On lit dans Raynal : Si M. Pitt quitta sa place par humeur, il est blâmable de ne l'avoir pas étouffée ou maîtrisée, Raynal, Hist. phil. X, 26. Raynal a ici péché contre la règle qui veut qu'un nom pris indéterminément, sans article, ne soit pas représenté subséquemment par un pronom. Il faut éviter cette tournure, qui quelquefois et à la rigueur peut s'admettre, quand le sens est clair, mais qui ici est mauvaise, surtout à cause de place, autre substantif féminin auquel on croit d'abord que le pronom féminin se rapporte.

SYNONYME

HUMEUR, CAPRICE. Ces deux mots, en tant que synonymes, désignent un sentiment vif et passager dont nous sommes affectés, sans que la cause soit égale à l'effet. Il y a cette différence que le caprice n'implique pas nécessairement quelque chose de déplaisant, tandis que la déplaisance est inhérente à l'humeur.

HISTORIQUE

XIIIe s. Li fust [les arbres] del champ seront saoulé d'humor, Psautier, f° 124. L'une nature est de complexion sanguine, l'autre de melancolie ou de flemme ou de colere, selonc ce que les humors habondent plus, Latini, Trésor, p. 106. Li semere [semeur] a apparillié Autre semenche k'il sema, Mais deseur pierre le [la] jeta ; Qua nt sa rachine dut conquerre, Si lor failli humeurs et terre, Gui de Cambrai, Barl. et Jos. p. 34.

XVe s.

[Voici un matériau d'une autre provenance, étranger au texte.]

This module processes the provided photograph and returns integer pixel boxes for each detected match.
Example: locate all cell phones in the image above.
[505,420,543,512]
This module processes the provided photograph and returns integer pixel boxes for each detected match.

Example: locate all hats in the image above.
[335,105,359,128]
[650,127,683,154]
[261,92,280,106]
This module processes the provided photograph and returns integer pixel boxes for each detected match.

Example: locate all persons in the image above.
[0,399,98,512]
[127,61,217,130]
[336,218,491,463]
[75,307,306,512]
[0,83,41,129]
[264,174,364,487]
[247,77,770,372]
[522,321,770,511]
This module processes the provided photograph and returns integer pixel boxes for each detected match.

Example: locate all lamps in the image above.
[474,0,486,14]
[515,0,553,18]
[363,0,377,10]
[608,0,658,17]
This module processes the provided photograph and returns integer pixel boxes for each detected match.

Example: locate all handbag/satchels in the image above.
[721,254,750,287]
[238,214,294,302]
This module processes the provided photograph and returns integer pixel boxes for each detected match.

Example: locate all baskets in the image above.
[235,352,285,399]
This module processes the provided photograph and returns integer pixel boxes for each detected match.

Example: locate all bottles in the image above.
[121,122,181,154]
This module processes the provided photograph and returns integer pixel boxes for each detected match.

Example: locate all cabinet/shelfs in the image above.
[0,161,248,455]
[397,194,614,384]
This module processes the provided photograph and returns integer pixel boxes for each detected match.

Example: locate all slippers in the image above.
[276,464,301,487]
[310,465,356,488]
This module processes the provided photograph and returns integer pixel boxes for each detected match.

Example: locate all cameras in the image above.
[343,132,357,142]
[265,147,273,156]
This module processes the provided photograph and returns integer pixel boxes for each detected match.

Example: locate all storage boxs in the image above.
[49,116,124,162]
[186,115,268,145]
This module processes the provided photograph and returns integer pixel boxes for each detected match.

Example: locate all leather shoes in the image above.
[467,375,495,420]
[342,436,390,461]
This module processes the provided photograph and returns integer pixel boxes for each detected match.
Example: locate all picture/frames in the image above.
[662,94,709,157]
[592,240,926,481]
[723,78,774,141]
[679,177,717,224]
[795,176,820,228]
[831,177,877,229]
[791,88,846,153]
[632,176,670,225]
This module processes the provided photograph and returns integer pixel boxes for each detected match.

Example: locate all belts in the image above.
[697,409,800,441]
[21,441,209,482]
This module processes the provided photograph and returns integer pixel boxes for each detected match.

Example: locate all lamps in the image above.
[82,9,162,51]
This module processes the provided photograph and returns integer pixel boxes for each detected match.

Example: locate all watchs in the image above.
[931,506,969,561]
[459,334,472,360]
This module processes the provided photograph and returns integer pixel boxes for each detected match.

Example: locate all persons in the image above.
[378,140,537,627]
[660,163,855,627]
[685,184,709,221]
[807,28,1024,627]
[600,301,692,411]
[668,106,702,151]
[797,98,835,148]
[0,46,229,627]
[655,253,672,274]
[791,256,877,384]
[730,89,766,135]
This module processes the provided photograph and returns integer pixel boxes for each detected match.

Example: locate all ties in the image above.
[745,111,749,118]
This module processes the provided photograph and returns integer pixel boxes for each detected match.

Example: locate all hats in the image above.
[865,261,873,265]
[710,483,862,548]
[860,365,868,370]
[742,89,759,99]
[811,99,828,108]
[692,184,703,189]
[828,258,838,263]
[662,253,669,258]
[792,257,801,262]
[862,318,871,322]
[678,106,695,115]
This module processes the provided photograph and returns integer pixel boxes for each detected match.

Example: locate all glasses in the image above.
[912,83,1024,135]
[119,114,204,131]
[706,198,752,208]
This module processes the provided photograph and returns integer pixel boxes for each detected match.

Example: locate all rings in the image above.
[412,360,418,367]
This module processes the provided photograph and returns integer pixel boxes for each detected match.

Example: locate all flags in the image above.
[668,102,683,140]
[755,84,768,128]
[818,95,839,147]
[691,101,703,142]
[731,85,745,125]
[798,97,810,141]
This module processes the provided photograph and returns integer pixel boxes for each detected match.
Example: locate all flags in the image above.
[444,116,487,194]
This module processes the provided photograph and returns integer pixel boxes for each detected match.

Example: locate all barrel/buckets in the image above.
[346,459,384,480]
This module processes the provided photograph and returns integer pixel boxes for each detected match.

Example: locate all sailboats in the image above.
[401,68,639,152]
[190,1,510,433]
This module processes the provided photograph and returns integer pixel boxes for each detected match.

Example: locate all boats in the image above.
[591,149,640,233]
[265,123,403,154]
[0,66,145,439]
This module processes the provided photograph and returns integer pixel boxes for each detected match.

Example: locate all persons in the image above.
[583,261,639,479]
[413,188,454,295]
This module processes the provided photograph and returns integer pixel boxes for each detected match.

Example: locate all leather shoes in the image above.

Chantre de table et buveur M'est injure ordinaire ; Mais chascun a son humeur ; Je n'y sauroy que faire, Basselin, X. Faulte d'humeur nos choux sont morts En nos jardins par seicheresse, Basselin, XVII.

XVIe s. Quand on purge du cors humain quelque humeur nuysant, avant sa concoction, Rabelais, Pant. III, 41. On y retrouvera aucuns traits de mes conditions et humeurs, Montaigne, Au lect. p. 11. Parmi ses humeurs il avoit cette cy…, Montaigne, I, 16. Je veoy louer cette humeur [fantaisie], Montaigne, I, 17. Malice ennemie de mon humeur, Montaigne, I, 34. Ce feut une humeur prompte et curieuse qui me convia à tel effet esloingné de ma nature, Montaigne, I, 96. Diogenes estoit, à mon humeur, juge plus poignant que Timon, Montaigne, I, 379. Toutes les fievres putrides sont faites d'humeurs putrefiés et corrompus au corps humain, Paré, Introd. 6. Quels sont les humeurs, telles sont les inclinations des mœurs, Paré, ib. L'humeur pechant, Paré, V, 13. Nettoyant la ville des plus seditieux et plus mutins, ne plus ne moins que d'une superfluité de mauvais humeurs qui causoient ceste maladie, Amyot, Cor. 17. Il descouvrit une source d'humeur grasse et huileuse, Amyot, Alex. 96.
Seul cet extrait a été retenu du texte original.